Karaya mı çıkacaktım? Ne münasebet, doğru kamaraya.
14 EKİM 2006, SAAT 09.30ESKİ DOST, KALEKÖY
İnanılır gibi değil. Sanki mevsim değişti! Pırıl pırıl bir hava. Solgun sabah güneşinin tadını çıkarıyor ve kertenkele gibi kıpırdamadan duruyorum. Deniz, göl gibi. Çocuklar kepçeyle baraküdaya benzeyen iri bir balık yakalıyorlar. Sivri suratlı, keskin dişli bir balık. Hayvan çırpındıkça, denize atalım diye tutturuyorum. Ters ters yüzüme bakıyorlar. Eti pek lezzetli olurmuş. Dördüncü günün sonunda ilk kez yemek yeme fikri içimi bulandırmıyor ama bu kez de şu garibi mideye indirme fikri sırtımı ürpertiyor. İyisi mi Tom Kha içmeli.

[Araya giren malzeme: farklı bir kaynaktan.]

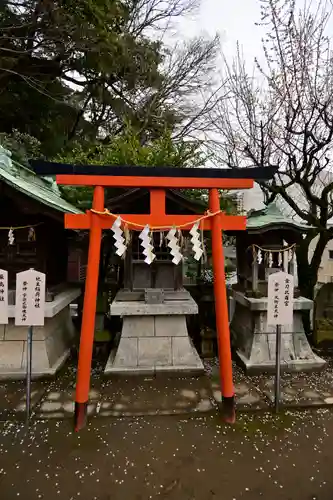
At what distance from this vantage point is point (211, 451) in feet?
13.0

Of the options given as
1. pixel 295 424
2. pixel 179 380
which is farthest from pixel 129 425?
pixel 295 424

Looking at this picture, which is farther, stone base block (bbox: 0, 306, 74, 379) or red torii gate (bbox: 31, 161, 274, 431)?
stone base block (bbox: 0, 306, 74, 379)

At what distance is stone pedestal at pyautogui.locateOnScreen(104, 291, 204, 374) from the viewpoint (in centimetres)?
621

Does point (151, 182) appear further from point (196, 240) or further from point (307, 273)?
point (307, 273)

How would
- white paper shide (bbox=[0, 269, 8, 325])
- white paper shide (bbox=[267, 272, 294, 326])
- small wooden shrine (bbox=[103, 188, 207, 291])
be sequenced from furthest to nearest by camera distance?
small wooden shrine (bbox=[103, 188, 207, 291])
white paper shide (bbox=[267, 272, 294, 326])
white paper shide (bbox=[0, 269, 8, 325])

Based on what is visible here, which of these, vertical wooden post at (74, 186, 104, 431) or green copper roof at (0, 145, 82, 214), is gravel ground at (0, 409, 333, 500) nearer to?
vertical wooden post at (74, 186, 104, 431)

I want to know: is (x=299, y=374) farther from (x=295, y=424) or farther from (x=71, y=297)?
(x=71, y=297)

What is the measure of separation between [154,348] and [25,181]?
15.0 ft

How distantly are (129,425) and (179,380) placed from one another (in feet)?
5.47

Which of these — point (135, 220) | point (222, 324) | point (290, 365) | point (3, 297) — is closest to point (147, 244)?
point (135, 220)

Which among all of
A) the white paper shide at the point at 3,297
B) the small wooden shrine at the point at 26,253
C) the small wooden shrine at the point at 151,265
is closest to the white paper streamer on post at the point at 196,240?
the small wooden shrine at the point at 151,265

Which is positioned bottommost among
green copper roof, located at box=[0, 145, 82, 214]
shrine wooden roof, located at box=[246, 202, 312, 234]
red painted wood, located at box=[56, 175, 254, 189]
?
shrine wooden roof, located at box=[246, 202, 312, 234]

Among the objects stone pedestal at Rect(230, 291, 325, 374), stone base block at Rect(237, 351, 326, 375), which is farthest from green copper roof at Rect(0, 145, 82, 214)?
stone base block at Rect(237, 351, 326, 375)

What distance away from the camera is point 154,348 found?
634 cm
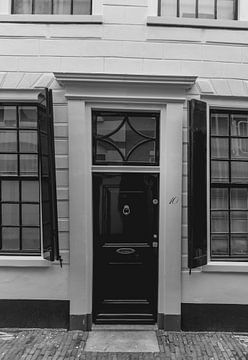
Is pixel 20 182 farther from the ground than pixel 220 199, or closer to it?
farther from the ground

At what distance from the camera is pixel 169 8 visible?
6.00 metres

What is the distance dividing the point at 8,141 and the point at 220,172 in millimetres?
3084

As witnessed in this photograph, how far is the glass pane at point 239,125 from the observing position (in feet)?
19.4

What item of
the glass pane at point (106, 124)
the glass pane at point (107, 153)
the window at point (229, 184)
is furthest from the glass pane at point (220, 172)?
the glass pane at point (106, 124)

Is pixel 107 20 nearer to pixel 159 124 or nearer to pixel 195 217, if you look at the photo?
pixel 159 124

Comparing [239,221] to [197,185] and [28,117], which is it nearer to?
[197,185]

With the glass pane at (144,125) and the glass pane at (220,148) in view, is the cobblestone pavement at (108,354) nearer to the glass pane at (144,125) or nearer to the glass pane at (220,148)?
the glass pane at (220,148)

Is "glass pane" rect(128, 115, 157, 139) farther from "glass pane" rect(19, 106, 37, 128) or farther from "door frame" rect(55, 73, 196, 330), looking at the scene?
"glass pane" rect(19, 106, 37, 128)

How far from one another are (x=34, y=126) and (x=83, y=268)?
2.12m

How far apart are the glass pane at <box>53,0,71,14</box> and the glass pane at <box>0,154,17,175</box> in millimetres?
2212

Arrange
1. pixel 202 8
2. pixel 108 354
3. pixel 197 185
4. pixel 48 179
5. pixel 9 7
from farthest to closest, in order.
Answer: pixel 202 8, pixel 9 7, pixel 197 185, pixel 48 179, pixel 108 354

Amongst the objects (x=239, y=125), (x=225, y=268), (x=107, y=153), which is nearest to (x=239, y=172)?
(x=239, y=125)

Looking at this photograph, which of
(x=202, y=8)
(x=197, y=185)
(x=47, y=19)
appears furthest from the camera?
(x=202, y=8)

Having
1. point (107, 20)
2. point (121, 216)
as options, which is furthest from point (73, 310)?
point (107, 20)
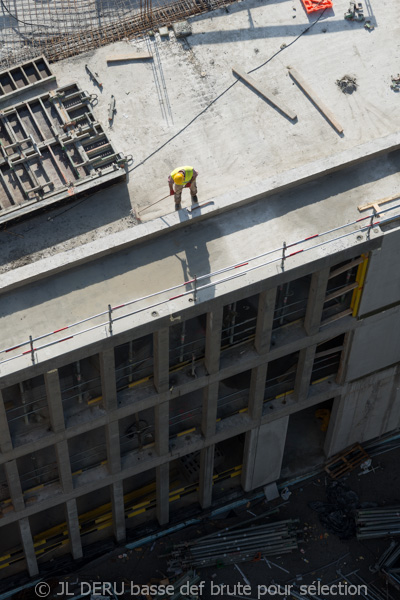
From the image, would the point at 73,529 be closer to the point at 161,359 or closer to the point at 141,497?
the point at 141,497

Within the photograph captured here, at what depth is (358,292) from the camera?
34.6 m

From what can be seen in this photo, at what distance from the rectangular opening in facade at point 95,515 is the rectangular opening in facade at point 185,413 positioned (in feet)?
14.3

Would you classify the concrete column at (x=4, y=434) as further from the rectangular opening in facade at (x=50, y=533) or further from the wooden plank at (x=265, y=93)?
the wooden plank at (x=265, y=93)

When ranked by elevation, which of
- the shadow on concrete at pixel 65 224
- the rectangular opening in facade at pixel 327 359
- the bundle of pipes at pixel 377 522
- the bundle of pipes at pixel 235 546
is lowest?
the bundle of pipes at pixel 377 522

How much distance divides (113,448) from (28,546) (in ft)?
19.0

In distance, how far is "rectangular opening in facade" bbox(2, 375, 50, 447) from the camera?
32.6 m

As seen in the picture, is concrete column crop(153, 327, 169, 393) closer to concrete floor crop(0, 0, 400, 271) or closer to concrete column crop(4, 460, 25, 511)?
concrete floor crop(0, 0, 400, 271)

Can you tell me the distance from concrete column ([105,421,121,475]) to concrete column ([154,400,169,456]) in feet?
5.10

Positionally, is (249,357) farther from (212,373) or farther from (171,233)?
(171,233)

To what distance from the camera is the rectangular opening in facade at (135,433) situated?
36375mm

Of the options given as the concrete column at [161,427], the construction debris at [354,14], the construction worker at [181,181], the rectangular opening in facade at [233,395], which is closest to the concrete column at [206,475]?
the rectangular opening in facade at [233,395]

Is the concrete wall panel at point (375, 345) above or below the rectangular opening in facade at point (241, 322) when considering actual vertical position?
below

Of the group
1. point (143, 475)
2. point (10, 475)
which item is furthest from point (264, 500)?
point (10, 475)

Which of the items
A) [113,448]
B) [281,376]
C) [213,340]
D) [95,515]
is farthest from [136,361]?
[95,515]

Kahvaltıdan sonra Kaleköy’e doğru yola çıkıyoruz.
Kaleköy! Çook ama çook yıl önce şimdi bana milat gibi gelen eski bir tarihte kaçıp saklandığım köy. Kalınabilecek tek yer olan Salih’in pansiyonundaki iki göz odaya yerleşip, gaz lambasının titrek ışığında Durell’ın İskenderiye Dörtlüsü’nü hatmettiğim, deniz altının büyülü dünyasını keşfettiğim, ellerim paralanana kadar kayık zımparaladığım, ipek halı dokuyan kadınların ilmiklerini saydığım, Ali ile bitmek bilmeyen tartışmalara daldığım ve elbette oraya gidişimin müsebbibi Mustafa Kemal’in nasıl olup da beni ikna ettiğine şaşıp şaşıp kaldığım yer...

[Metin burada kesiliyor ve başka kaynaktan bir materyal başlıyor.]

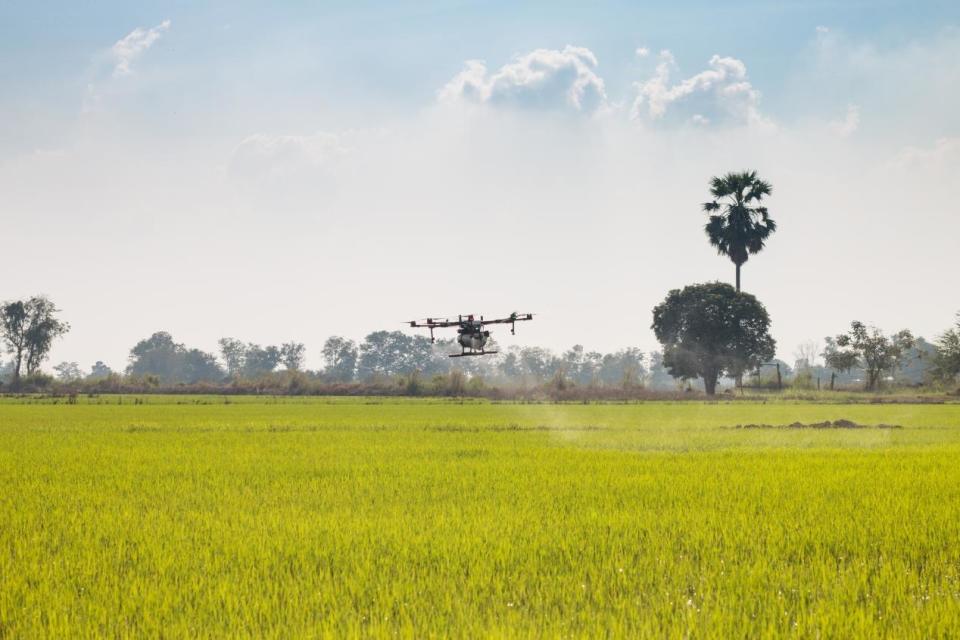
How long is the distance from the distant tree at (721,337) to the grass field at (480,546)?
63.1 meters

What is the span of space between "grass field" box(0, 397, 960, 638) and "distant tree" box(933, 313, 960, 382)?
7035 cm

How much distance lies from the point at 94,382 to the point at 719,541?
9666 cm

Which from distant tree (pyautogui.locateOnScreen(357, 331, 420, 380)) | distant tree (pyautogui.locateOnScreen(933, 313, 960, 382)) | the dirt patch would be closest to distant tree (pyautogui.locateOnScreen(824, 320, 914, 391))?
distant tree (pyautogui.locateOnScreen(933, 313, 960, 382))

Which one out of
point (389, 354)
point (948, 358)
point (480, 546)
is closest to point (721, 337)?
point (948, 358)

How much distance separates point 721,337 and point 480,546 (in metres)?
76.0

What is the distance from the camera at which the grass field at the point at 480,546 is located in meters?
6.61

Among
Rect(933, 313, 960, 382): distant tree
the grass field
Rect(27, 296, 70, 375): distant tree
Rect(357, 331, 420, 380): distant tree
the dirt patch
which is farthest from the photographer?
Rect(357, 331, 420, 380): distant tree

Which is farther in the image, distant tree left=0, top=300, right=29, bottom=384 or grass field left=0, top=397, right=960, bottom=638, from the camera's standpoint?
distant tree left=0, top=300, right=29, bottom=384

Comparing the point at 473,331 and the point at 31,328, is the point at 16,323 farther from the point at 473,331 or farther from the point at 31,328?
the point at 473,331

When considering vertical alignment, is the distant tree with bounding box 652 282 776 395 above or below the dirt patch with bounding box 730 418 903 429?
above

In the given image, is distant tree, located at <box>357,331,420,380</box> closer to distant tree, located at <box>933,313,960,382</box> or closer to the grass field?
distant tree, located at <box>933,313,960,382</box>

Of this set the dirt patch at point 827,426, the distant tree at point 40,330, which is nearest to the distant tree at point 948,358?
the dirt patch at point 827,426

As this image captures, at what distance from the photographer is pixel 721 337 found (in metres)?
81.2

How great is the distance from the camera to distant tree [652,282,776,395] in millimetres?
81125
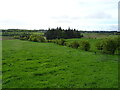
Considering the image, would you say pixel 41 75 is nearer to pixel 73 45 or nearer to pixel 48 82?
pixel 48 82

Mustafa Kemal, Ankara’ya gelişlerinden birinde beni doğum sonrası sancısıyla kıvranırken bulmuş; hem iş hem annelik hem ev kadınlığı hem okur yazarlık hem de gençlik aymazlığı içinde debelendiğimi görünce de dinlenmek, biraz da kendimi dinlemek için neden bir yerlere gitmediğimi sormuştu.
Nereye gidebilirdim ki? Yeni iş, yeni çocuk, yeni ev, mıhlanıp kalmıştım. Oturmuş, birbirine doladığım iplikleri üşenmeden çözmüş sonra da kız kardeşi ile eşinin yolu olmayan küçük bir Akdeniz köyünde yaşadığını söyleyerek beni yanlarına yollamıştı.
Kaleköy ile böyle tanıştım.
ZEVKSİZLİĞİMİZİN NEDENİ GÖÇEBE TARİHİMİZ Mİ?
Karşımda bütün güzelliği ile duran köy, dönüş yolunda yakından göreceğim Kaş ve Kalkan gibi tanınmaz halde değil. Evet, buraları da değişmiş ama değişim diğerlerinde olduğu gibi insanı dehşete düşürmüyor. Evet, belki biraz fazla çayhane açılmış. Evet, sağda tam Likya mezarının yanı başında yapılan ev yapılmasa çok daha iyi olurmuş ama köy hálá hatırladığım köy. Nerede bu, nerede diğerleri?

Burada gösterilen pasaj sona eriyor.